Now instead of further refuting the results from the original study, and also from in Malcolm’s book, we change gears to discuss what are the interesting take-aways that a statistician would have when looking at this data?  It is that academic success is monopolized by the top cohorts of the elite quarter of the top 30 departments.  These eight programs take essentially the same students and can be thought of as a single proxy tier (e.g., Tier 1).  The remaining 22 schools in the top 30 can be Tier 2, and the non-top 30 departments can be Tier 3.  Performance outside of the top fraction of the Tier 1 drops quickly, and individual rank in the department at that point accounts for nothing of significance.

We should note that in "David and Goliath", the little pond proxy was the non-top 30 departments, and then Malcolm happens to append to that both Toronto (rank 24) and Boston University (rank 28).  But the 99th percentile for the non-top 30 composite is a low 1.05, and the average for Toronto and Boston University is 2.4.  Even the other schools ranked 20 through 30 had a 99th percentile performance of 1.9.  So Malcolm happens to have selected, without disclosing this gap in the book, a biased sample for the little pond that well fits his theory of the 99th percentile performers there are very strong.

^^^^^^^^^^^^^^^^

▶ [Tasks to carry out]
[A] What tiers does the statistics commentary set up, and which departments fall into each?
[B] Can you recast the paragraph in the statistics commentary beginning "We should note that in" as a short bulleted list that keeps its main facts?
[C] According to the statistics commentary, what was the 99th percentile figure for the non-top 30 composite?

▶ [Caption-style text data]
^^^^^^^^^^^^^^^^

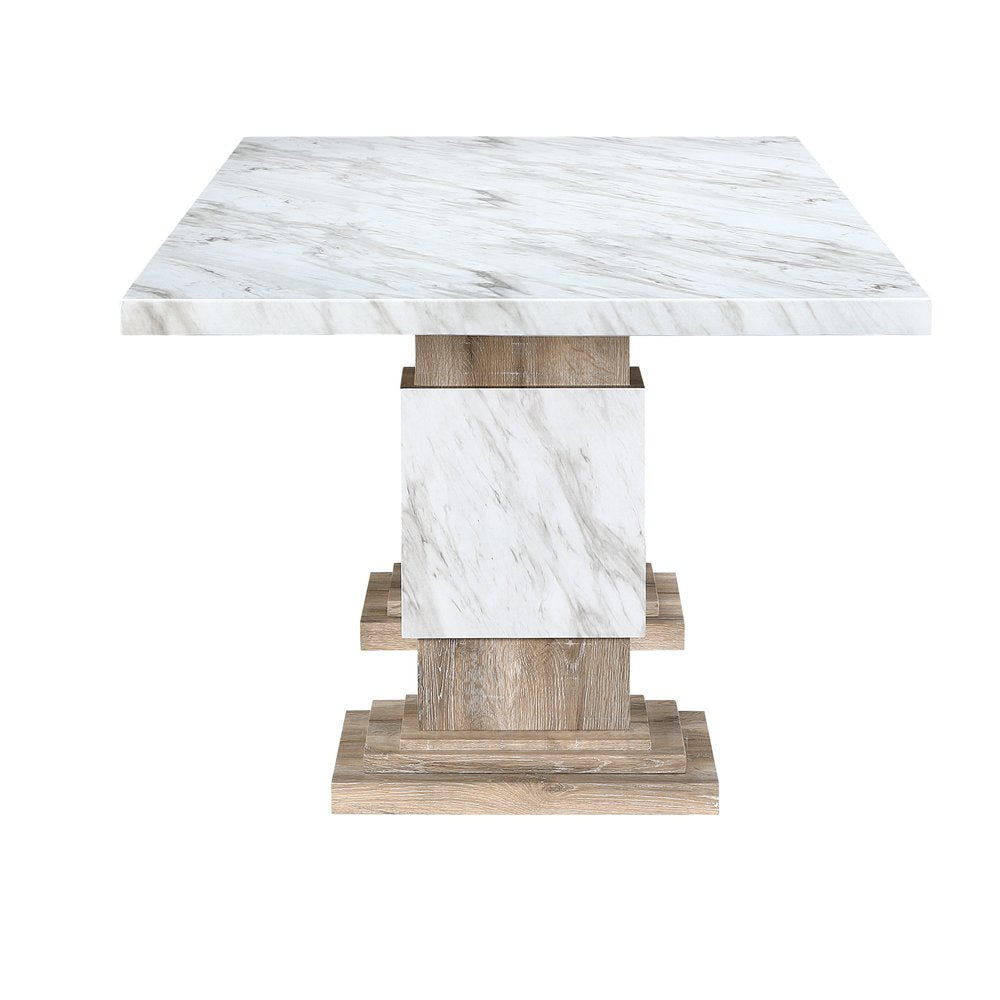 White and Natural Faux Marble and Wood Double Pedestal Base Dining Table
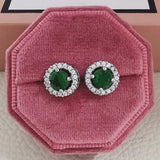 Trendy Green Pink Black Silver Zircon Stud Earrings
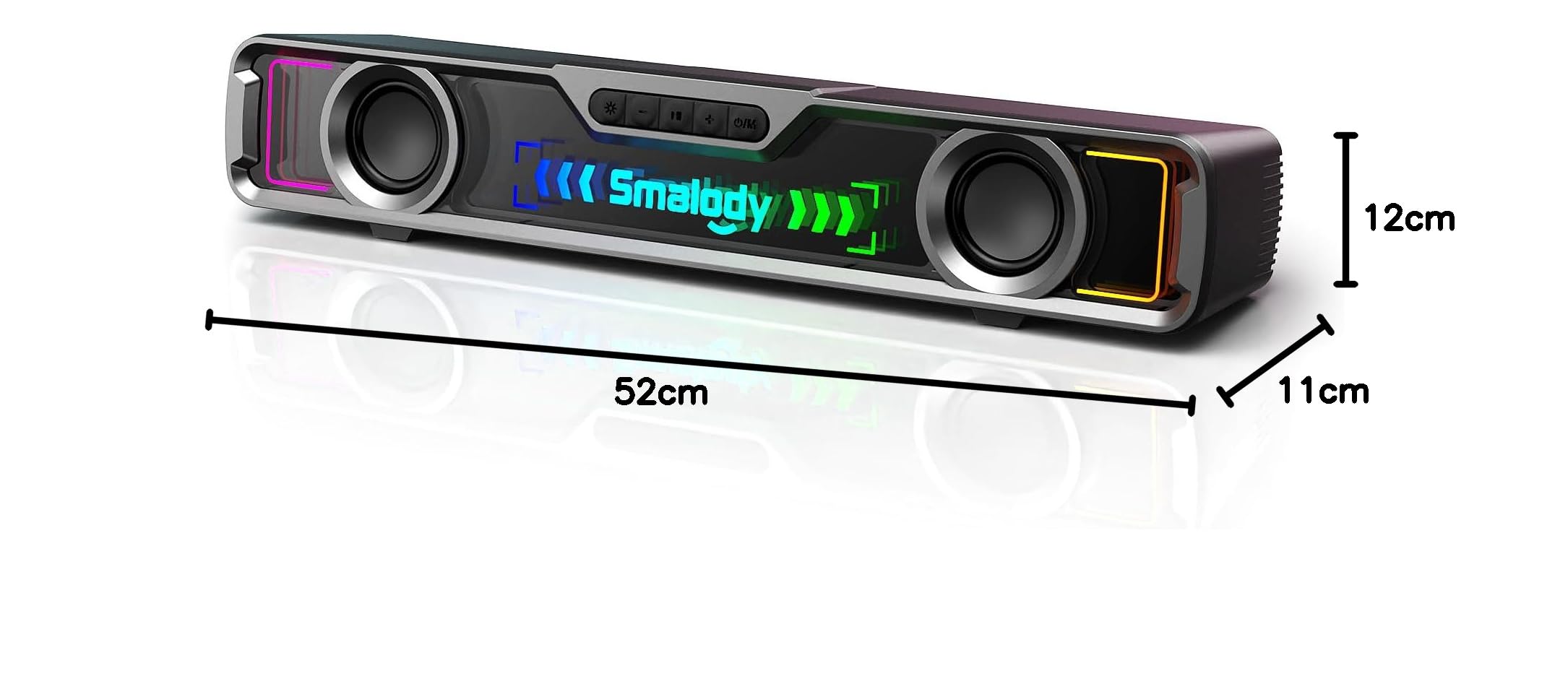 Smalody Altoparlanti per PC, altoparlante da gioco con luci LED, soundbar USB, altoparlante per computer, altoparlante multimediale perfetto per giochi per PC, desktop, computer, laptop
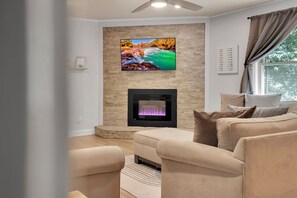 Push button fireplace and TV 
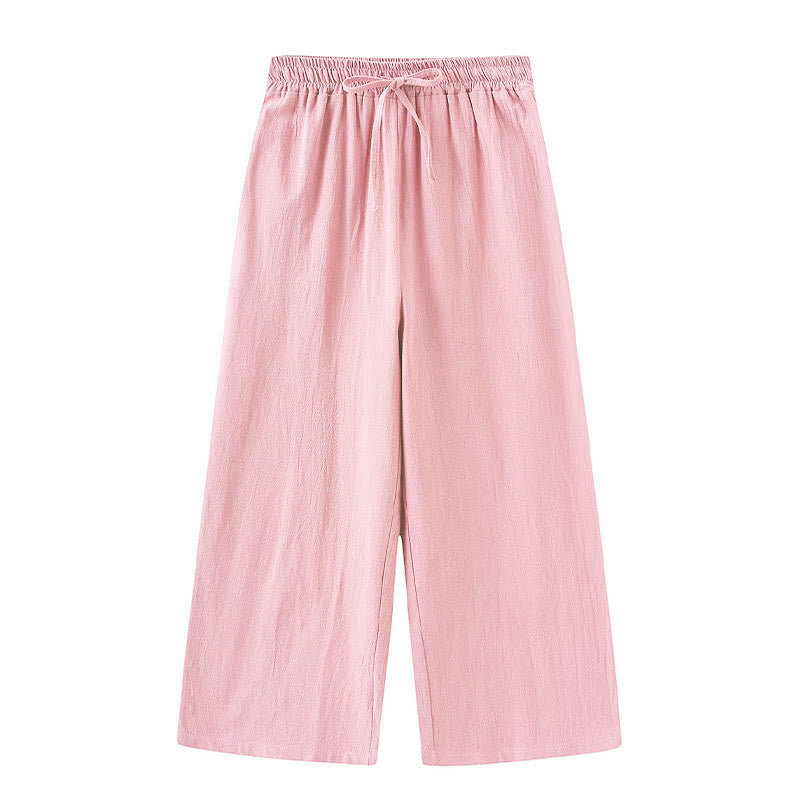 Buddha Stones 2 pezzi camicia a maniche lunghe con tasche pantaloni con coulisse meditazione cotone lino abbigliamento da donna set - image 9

^^^^^^^^^^^^^^^^

▶ [Exercise solutions]
[A]
- Tier 1: the eight programs that make up the elite quarter of the top 30 departments
- Tier 2: the remaining 22 schools in the top 30
- Tier 3: the non-top 30 departments

[B]
- In "David and Goliath," the little pond proxy was the non-top 30 departments, with Toronto (rank 24) and Boston University (rank 28) added.
- The non-top 30 composite had a 99th percentile of only 1.05.
- Toronto and Boston University averaged 2.4.
- The other schools ranked 20 through 30 had a 99th percentile performance of 1.9.
- The book does not disclose this gap, so the little pond sample is biased in favor of Malcolm's theory that its 99th percentile performers are very strong.

[C] 1.05